Each year, the legendary investor Warren Buffett writes a letter the Berkshire Hathaway shareholders, which offers both a detailed overview of company performance and a sprinkling of thoughts about investments and business. The most recent letter about company performance in 2019, which came out a week ago
, Buffett offers some thoughts about independence in members of a corporate board of directors:
Over the years, board “independence” has become a new area of emphasis. One key point relating to this topic, though, is almost invariably overlooked: Director compensation has now soared to a level that inevitably makes pay a subconscious factor affecting the behavior of many non-wealthy members. Think, for a moment, of the director earning $250,000-300,000 for board meetings consuming a pleasant couple of days six or so times a year. Frequently, the possession of one such directorship bestows on its holder three to four times the annual median income of U.S. households. (I missed much of this gravy train: As a director of Portland Gas Light in the early 1960s, I received $100 annually for my service. To earn this princely sum, I commuted to Maine four times a year.)
And job security now? It’s fabulous. Board members may get politely ignored, but they seldom get fired. Instead, generous age limits – usually 70 or higher – act as the standard method for the genteel ejection of directors.
Is it any wonder that a non-wealthy director (“NWD”) now hopes – or even yearns – to be asked to join a second board, thereby vaulting into the $500,000-600,000 class? To achieve this goal, the NWD will need help. The CEO of a company searching for board members will almost certainly check with the NWD’s current CEO as to whether NWD is a “good” director. “Good,” of course, is a code word. If the NWD has seriously challenged his/her present CEO’s compensation or acquisition dreams, his or her candidacy will silently die. When seeking directors, CEOs don’t look for pit bulls. It’s the cocker spaniel that gets taken home.
Despite the illogic of it all, the director for whom fees are important – indeed, craved – is almost universally classified as “independent” while many directors possessing fortunes very substantially linked to the welfare of the corporation are deemed lacking in independence. Not long ago, I looked at the proxy material of a large American company and found that eight directors had never purchased a share of the company’s stock using their own money. (They, of course, had received grants of stock as a supplement to their generous cash compensation.) This particular company had long been a laggard, but the directors were doing wonderfully.
Paid-with-my-own-money ownership, of course, does not create wisdom or ensure business smarts. Nevertheless, I feel better when directors of our portfolio companies have had the experience of purchasing shares with their savings, rather than simply having been the recipients of grants.
Here, a pause is due: I’d like you to know that almost all of the directors I have met over the years have been decent, likable and intelligent. They dressed well, made good neighbors and were fine citizens. I’ve enjoyed their company. Among the group are some men and women that I would not have met except for our mutual board service and who have become close friends.
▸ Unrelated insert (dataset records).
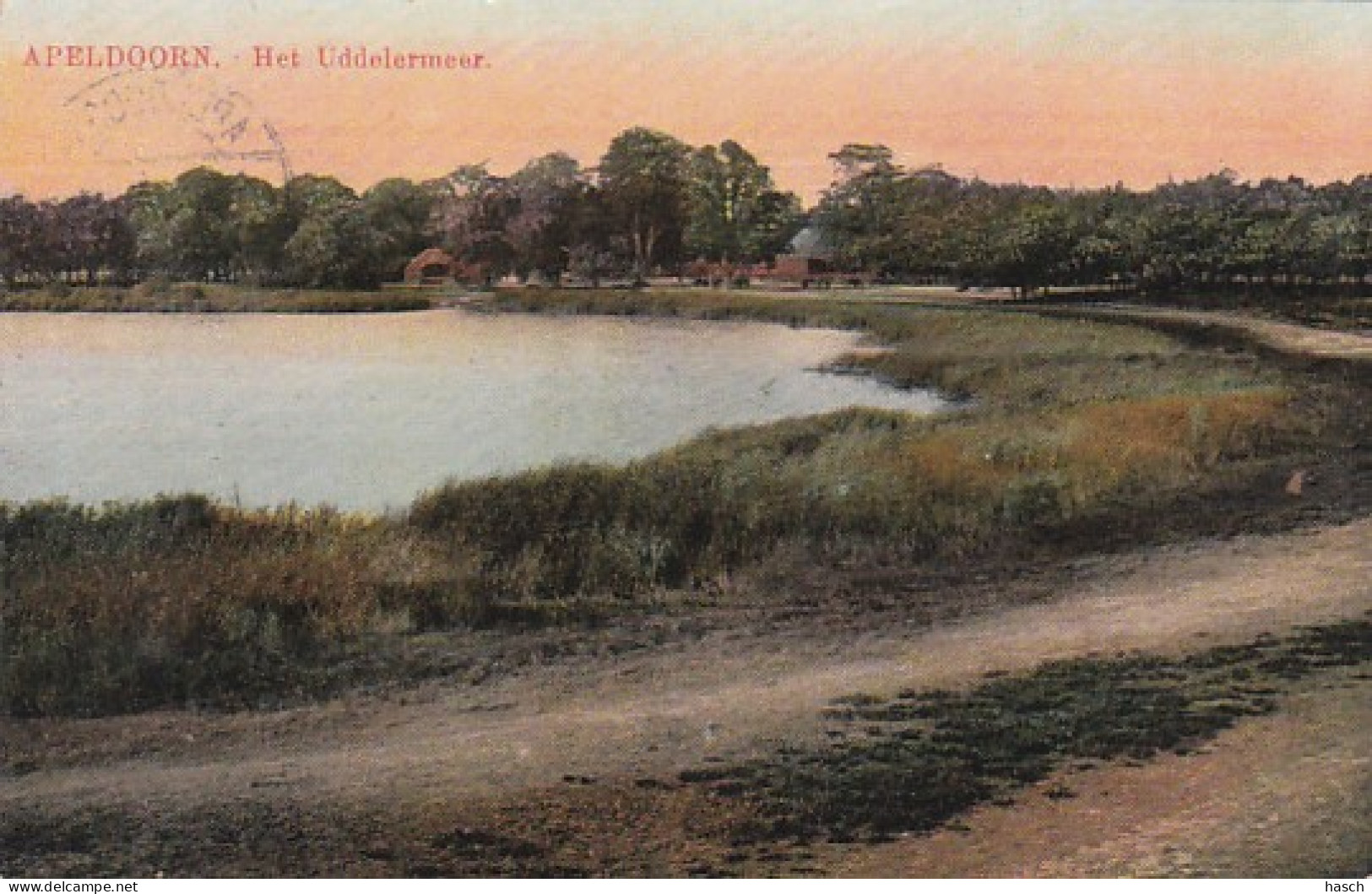 4842318Apeldoorn, Het Uddelermeer. 1914.(zie Hoeken En Randen) - Apeldoorn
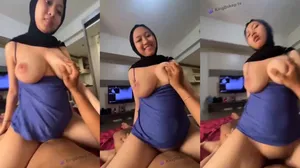 Goyangan Ukhti Hijab Toge Baju Ungu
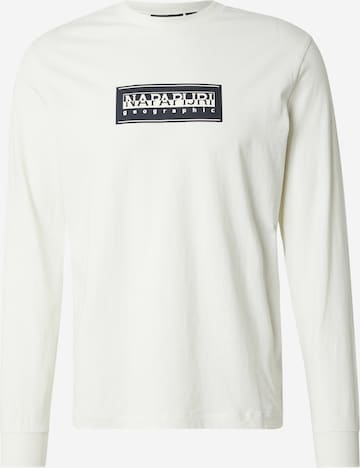 T-Shirt NAPAPIJRI en blanc : devant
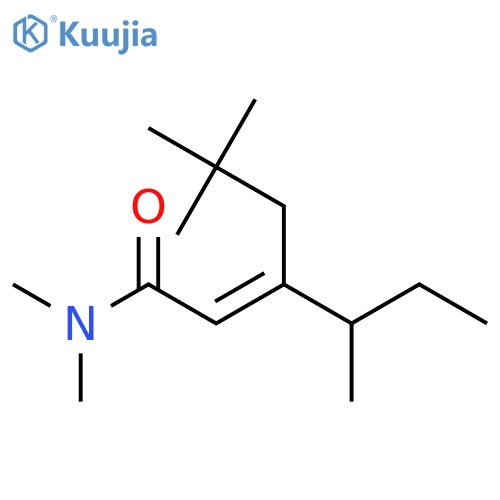 2-Hexenamide, N,N,5,5-tetramethyl-3-(1-methylpropyl)-, (2E)- structure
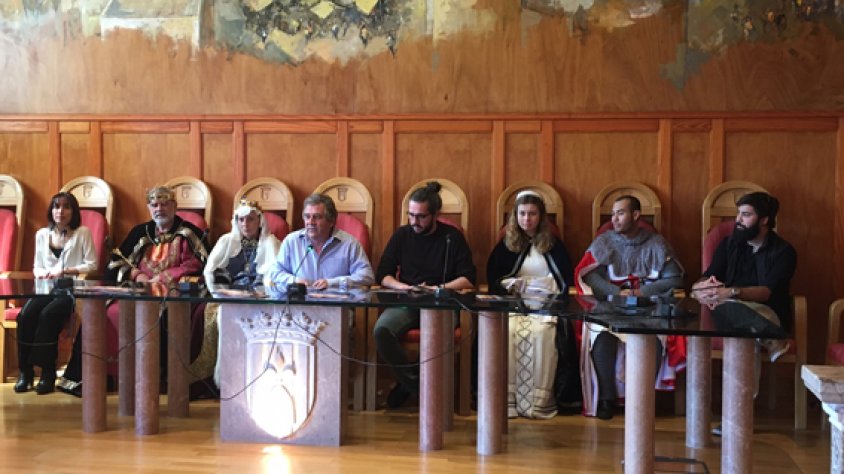 Presentació de la Setmana Medieval a l'Ajuntament de Montblanc aquest dilluns 18 d'abril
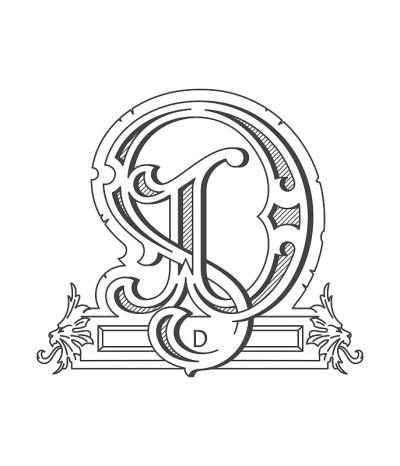 向量设计关于黑白字母D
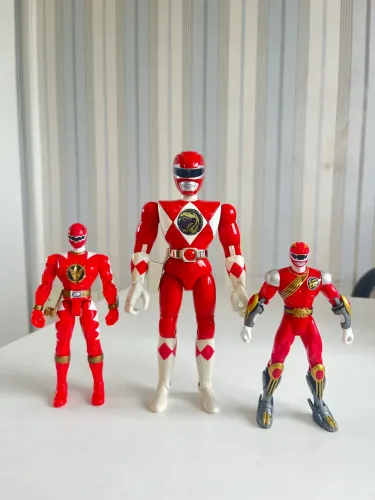 Power Rangers vermelho lote boneco originais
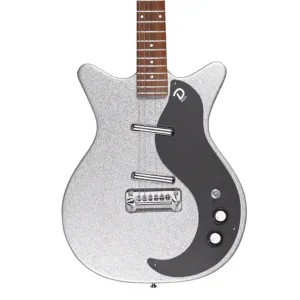 Danelectro '59M NOS  Silver Metal Flake
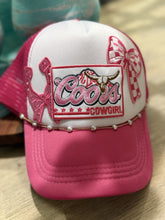 Load image into Gallery viewer, Pink Cowgirl with chain
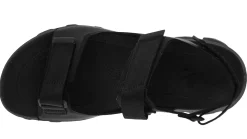 Online Ecco Men's Mx Onshore Black 3-Strap Water Friendly Sport Sandal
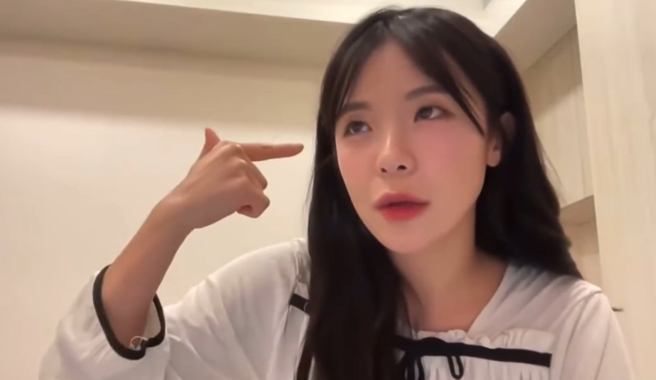 李多慧说自己会仔细观察台湾朋友讲话。（图／翻摄自李多慧 YT）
Nevertheless, many of these good souls are people whom I would never have chosen to handle money or business matters. It simply was not their game.
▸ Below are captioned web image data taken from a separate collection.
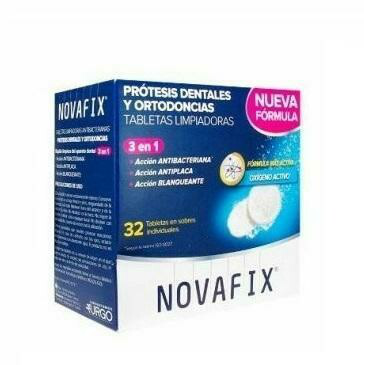 NOVAFIX TABLETAS EFERVESCENTES LIMPIEZA PROTESIS 32 TABLETAS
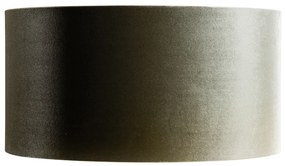 Bársony lámpabúra zöld színű, arany belsejű 50/50/25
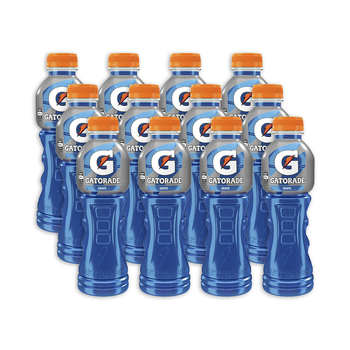 12pc Gatorade Fierce Grape Flavoured Sports Drink Bottles 600ml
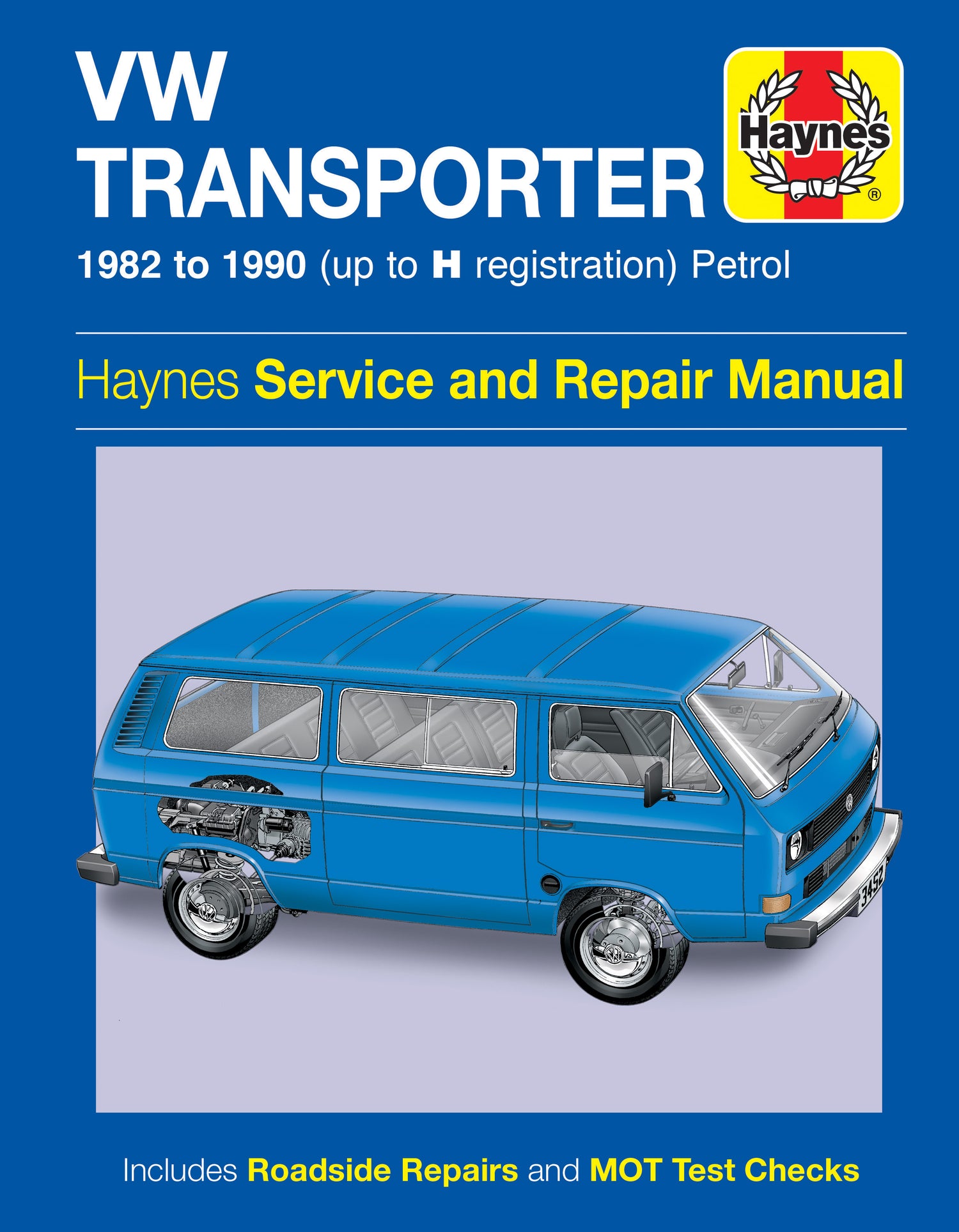 Front cover of a Haynes repair manual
They, in turn, would never have asked me for help in removing a tooth, decorating their home or improving their golf swing. Moreover, if I were ever scheduled to appear on Dancing With the Stars, I would immediately seek refuge in the Witness Protection Program. We are all duds at one thing or another. For most of us, the list is long. The important point to recognize is that if you are Bobby Fischer, you must play only chess for money.